DOCUMENT
***

That's right: For at least three years before the war, the people who know these things all said that securing the peace would require far more troops than Bush was politically willing to commit. And all the talk everyone--including Kerry--does about about Shinseki misses the point. It wasn't just him, it was commander after commander after commander, all of them willfully ignored by those who were convinced that we'd waltz into Iraq and be greeted with flowers.

That is a huge mistake.  It has cost thousands of lives and billions of dollars and the respect of the world.

That's the real Big Lie from last night. Period.

Friday, October 08, 2004

I was doing live DebateBlogging

Over at Open Source Politics.

By popular demand

I guess I'm not allowed to quit. Anyway . . .

Here's an education-related story for you. It's an axiom now that every time the Bush re-election effort starts losing steam, there's a terror alert soon to follow. This week, after Bush's dismal debate performance, Cheney's lies at his own debate, and the prospect of a dismal jobs report (which turns out to be true--listen to MaxSpeak), the terror alert was right on schedule. The target this time? The children.

Won't somebody please think of the children!

The alert was based on the school siege in Beslan a couple months back; terrorists, they say, could be planning the same thing here. And, though they say today's news is "not related" to that alert (an alert, again, "not based on specific intelligence"), the release of this new information just adds fuel to a fire.

Turns out that our guys in Iraq--that country which has not attacked us and which we know was growing less likely to attack us--found a CD-ROM "containing photographs, layouts and other material pertaining to American schools in six states." "Oh no," you might think, "the terrorists will infiltrate our schools and, Masterminds-style, commit horrendous acts of barbarity!"

***

Spatial reasoning dataset excerpts:

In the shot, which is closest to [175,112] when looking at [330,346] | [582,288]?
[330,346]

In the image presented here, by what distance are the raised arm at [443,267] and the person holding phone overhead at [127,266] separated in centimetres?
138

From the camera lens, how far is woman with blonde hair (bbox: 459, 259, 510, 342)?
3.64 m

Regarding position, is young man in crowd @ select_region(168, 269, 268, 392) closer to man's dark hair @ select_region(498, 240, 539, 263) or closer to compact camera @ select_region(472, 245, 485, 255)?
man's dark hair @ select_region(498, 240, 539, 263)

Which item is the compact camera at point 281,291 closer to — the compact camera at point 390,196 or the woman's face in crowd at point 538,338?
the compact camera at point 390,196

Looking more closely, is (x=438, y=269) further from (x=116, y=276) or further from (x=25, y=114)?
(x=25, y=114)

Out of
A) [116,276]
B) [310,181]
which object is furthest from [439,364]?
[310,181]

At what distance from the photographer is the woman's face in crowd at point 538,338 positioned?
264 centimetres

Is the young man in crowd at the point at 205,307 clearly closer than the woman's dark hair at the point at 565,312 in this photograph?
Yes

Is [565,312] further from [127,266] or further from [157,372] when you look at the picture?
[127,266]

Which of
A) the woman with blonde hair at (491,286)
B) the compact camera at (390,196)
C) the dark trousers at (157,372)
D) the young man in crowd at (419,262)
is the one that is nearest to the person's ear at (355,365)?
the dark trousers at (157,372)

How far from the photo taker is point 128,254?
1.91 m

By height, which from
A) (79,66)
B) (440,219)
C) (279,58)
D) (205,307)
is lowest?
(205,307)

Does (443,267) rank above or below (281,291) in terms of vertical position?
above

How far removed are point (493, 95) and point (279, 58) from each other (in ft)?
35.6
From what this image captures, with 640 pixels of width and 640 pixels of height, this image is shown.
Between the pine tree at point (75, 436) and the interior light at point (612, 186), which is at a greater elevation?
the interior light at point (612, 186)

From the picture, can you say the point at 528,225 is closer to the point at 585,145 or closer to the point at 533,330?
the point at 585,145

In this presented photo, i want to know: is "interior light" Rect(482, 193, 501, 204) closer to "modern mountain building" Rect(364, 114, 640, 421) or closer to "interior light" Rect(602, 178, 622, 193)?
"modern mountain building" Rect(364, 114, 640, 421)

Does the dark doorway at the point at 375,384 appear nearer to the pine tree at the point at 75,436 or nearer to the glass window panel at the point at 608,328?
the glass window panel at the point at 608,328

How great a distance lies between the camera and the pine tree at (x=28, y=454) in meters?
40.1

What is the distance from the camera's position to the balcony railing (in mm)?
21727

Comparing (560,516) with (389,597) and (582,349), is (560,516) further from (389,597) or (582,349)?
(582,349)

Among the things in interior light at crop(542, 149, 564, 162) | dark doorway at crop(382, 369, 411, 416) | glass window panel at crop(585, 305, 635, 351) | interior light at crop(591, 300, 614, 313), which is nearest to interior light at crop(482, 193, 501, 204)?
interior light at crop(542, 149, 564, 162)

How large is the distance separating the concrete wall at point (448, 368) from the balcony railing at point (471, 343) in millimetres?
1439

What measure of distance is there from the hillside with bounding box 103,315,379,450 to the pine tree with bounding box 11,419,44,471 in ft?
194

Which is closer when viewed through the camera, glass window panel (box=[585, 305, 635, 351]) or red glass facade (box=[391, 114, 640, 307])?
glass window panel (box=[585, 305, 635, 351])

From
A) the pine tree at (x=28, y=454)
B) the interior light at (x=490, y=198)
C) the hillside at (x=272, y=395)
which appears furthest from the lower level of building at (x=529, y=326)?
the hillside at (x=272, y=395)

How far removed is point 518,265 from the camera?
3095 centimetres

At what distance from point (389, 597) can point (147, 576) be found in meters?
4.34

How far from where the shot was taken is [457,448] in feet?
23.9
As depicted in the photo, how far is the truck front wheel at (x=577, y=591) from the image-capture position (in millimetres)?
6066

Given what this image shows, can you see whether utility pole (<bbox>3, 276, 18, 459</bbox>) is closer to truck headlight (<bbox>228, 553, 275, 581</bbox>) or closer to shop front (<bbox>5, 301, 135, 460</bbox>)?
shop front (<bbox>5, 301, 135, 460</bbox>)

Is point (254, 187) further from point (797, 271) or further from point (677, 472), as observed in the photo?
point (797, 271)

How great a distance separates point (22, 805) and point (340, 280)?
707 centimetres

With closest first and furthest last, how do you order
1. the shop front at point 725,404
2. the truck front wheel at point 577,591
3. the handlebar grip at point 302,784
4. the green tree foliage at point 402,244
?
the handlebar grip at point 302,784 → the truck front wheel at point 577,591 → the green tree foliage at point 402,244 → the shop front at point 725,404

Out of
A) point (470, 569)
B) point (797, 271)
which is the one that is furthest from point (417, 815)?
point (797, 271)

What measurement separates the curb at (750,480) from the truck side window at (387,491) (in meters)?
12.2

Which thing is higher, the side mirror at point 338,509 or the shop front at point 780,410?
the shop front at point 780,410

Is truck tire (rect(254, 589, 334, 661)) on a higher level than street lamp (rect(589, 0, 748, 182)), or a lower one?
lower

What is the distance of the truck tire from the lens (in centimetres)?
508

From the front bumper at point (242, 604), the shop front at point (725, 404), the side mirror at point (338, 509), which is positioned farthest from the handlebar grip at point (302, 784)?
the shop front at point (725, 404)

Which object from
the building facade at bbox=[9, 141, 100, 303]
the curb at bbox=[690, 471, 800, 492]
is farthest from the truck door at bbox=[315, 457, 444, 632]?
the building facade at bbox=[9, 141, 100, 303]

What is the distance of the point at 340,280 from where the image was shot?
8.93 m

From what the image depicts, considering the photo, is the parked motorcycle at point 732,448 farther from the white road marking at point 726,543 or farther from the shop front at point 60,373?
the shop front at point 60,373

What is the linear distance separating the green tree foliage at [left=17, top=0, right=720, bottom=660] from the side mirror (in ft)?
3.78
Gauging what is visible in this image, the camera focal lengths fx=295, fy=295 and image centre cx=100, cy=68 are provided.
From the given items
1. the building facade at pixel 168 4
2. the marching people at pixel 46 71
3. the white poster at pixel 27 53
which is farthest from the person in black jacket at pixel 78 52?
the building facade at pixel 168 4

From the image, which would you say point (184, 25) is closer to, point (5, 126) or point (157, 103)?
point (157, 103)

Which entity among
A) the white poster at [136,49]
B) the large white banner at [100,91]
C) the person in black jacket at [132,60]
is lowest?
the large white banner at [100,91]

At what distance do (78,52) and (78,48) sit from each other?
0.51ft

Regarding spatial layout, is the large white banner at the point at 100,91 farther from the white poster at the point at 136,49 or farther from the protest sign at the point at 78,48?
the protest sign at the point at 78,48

***

PROMPT A
Name every person the blog post refers to by surname, giving each one once.
PROMPT B
Please print the stretch of the blog post from "The alert was" through "fuel to a fire.".
The records have no connection to the blog post.

EXPECTED ANSWER A
Bush, Kerry, Shinseki, Cheney

EXPECTED ANSWER B
The alert was based on the school siege in Beslan a couple months back; terrorists, they say, could be planning the same thing here. And, though they say today's news is "not related" to that alert (an alert, again, "not based on specific intelligence"), the release of this new information just adds fuel to a fire.